**TEXT BLOCK:**
+-------+
When George Bush Smiles People Die
By Robert Weitzel
Countercurrents.org


"[Bush's] face seems to be involved in a somewhat
painful, quasi-involuntary struggle to prevent itself
from erupting into a broad, self-satisfied smile . . .
a what-me-worry?"

- The New Yorker's Joe Klein


In a recent Associated Press photograph, President
Bush flashes his "what-me-worry?" smile at the camera
while shaking the hand of Sheik Abdul-Sattar Abu
Risha. Abu Risha is not smiling, by the way. He is
deadly earnest . . . or worried . . . or scared.

For the ex-Texas Ranger front man and glad hander, it
was just another photo-op—one of the thousands he's
posed for and walked away from and forgotten about
since 2001. For the sheik, it was a death warrant—a
specialty of the ex-Texas Ranger and governor. But
because of pressing business elsewhere in Iraq the
Reaper was a short while in arriving.

Abu Risha, a Sunni Arab tribal leader and one of the
Bush/Cheney administration's highest profile allies,
was killed by a roadside car bomb planted 150 feet
from his home ten days after Bush smiled for the
camera and shook his hand.

Commenting on the sheik's assassination, Bush pledged
to continue supporting anti-insurgent efforts in the
Anbar province, an area he called "a good example of
how our strategy is working" in Iraq. Abu Risha's home
is in Anbar. Enough said.

On May 1, 2003 the Commander in Chief, in the co-pilot
seat of Navy One, landed on the aircraft carrier USS
Abraham Lincoln. Before standing beneath a banner
which read "Mission Accomplished" to announce the end
of major combat operations in Iraq, the ex-Texas
Ranger glad hander spent his time shaking the hands
and slapping the backs of young men and women who were
engaged in the deadly business of war.
+-------+
**INPUT DATA:**
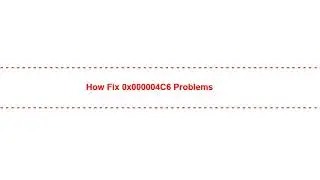 How Fix 0x000004C6 Problems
+-------+
**TASK INSTRUCTIONS:**
1. In the article about Bush's smile, how far from Abu Risha's home was the roadside car bomb planted?
2. Please set down the passage of the article about Bush's smile from "Commenting on the" to "business of war.".

**OUTPUTS FOR THE TASKS:**
1. 150 feet

2.
Commenting on the sheik's assassination, Bush pledged
to continue supporting anti-insurgent efforts in the
Anbar province, an area he called "a good example of
how our strategy is working" in Iraq. Abu Risha's home
is in Anbar. Enough said.

On May 1, 2003 the Commander in Chief, in the co-pilot
seat of Navy One, landed on the aircraft carrier USS
Abraham Lincoln. Before standing beneath a banner
which read "Mission Accomplished" to announce the end
of major combat operations in Iraq, the ex-Texas
Ranger glad hander spent his time shaking the hands
and slapping the backs of young men and women who were
engaged in the deadly business of war.